Both students are ambassadors for the Harvard Institute of Politics National Campaign for Political and Civic Engagement, selected to bring to light the civic duties of their college communities.
Ejiofor, a philosophy major, and Smith, a politics major, worked on a campus advocacy plan for sexual assault prevention and response over the summer as part of their ambassadorships. They plan to commemorate Sexual Assault Awareness month with a weeklong event this coming April, which will include a Walk a Mile in Her Shoes® event, in which male students, faculty members, and other volunteers will literally walk a mile in high-heeled shoes. The internationally recognized walk is designed for men to show their support towards ending sexual abuse and domestic violence against women.
Ejiofor and Smith are also planning a flag project, placing one lawn flag on the quad for every sexual assault case reported in the 2014-2015 year. Last year, there were 3,800 reported cases.
Preparations for the event are already underway and include meetings with Dr. Steven R. DiSalvo, president of the college, and other college officials.
In the meantime, Ejiofor and Smith were among the attendees of two roundtable discussions hosted by U.S. Senator Kelly Ayotte at Saint Anselm on Tuesday, October 7.

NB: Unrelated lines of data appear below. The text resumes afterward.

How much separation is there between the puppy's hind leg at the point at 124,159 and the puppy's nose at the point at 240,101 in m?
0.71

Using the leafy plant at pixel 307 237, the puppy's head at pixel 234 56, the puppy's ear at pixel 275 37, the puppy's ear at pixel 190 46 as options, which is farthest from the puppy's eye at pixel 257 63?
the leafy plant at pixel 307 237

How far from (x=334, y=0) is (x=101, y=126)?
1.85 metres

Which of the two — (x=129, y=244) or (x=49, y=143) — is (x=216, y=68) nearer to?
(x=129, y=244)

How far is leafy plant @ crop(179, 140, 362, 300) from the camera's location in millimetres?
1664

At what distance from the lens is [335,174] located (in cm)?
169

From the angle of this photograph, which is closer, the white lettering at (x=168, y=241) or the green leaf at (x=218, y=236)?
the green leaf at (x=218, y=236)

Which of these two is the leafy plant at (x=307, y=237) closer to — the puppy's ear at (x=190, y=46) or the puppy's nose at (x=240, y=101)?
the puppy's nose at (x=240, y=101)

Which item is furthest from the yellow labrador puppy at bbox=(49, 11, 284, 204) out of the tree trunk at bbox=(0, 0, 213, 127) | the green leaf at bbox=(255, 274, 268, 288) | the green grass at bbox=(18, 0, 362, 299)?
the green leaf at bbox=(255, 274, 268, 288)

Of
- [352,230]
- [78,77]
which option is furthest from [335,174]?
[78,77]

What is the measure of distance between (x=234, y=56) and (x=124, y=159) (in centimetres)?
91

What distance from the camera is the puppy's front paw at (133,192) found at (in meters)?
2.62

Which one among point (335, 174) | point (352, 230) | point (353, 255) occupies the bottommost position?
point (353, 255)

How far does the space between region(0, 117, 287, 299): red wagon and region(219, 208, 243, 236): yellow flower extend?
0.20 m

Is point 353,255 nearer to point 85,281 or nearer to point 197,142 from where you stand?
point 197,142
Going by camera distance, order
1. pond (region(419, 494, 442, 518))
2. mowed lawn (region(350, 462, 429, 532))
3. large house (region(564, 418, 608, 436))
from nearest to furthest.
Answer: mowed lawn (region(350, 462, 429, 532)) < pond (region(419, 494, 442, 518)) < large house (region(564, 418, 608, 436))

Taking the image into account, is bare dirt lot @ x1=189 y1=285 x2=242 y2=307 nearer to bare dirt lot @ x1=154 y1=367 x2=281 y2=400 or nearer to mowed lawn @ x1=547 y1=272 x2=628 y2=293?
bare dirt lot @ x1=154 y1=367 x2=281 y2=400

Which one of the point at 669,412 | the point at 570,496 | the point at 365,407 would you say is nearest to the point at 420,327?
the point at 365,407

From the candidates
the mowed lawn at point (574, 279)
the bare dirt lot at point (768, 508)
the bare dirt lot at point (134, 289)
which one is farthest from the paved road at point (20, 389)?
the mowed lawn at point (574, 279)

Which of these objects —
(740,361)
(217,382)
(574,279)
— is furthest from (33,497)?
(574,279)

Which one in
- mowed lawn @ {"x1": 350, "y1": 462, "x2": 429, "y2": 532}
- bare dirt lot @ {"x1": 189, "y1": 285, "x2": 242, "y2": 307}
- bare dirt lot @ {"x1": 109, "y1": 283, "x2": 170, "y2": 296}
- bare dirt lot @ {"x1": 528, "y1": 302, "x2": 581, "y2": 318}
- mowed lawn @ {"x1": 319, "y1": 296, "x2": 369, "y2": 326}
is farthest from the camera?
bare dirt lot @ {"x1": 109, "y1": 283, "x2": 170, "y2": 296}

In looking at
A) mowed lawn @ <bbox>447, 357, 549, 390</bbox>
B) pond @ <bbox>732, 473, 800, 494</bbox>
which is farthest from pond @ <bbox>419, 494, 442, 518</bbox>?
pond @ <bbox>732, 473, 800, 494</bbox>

Senator Ayotte is a sponsor of the Campus Safety and Accountability Act, bipartisan legislation introduced in July 2014, proposed to prevent sexual assault on campus and support victims. Saint Anselm is an advocate for this legislation as well.
"Saint Anselm College recognizes and absolutely supports the need for bipartisan legislation like the Campus Safety and Accountability Act to augment Title IX provisions to prevent sexual assault, abuse and domestic violence on campuses everywhere," says DiSalvo.
The goal of the college, and of the campaign initiated by Ejiofor and Smith, is to empower Anselmians with tools to prevent assaults, reopen the discussion about assault, and spread awareness about the problem that affects people across the country.
"We just want people to know that it is a safe place and that there are resources on campus...there are people that really care and want to keep people safe," Smith says, "But there's this disconnect between the students and these people. We're hoping to bring the two together."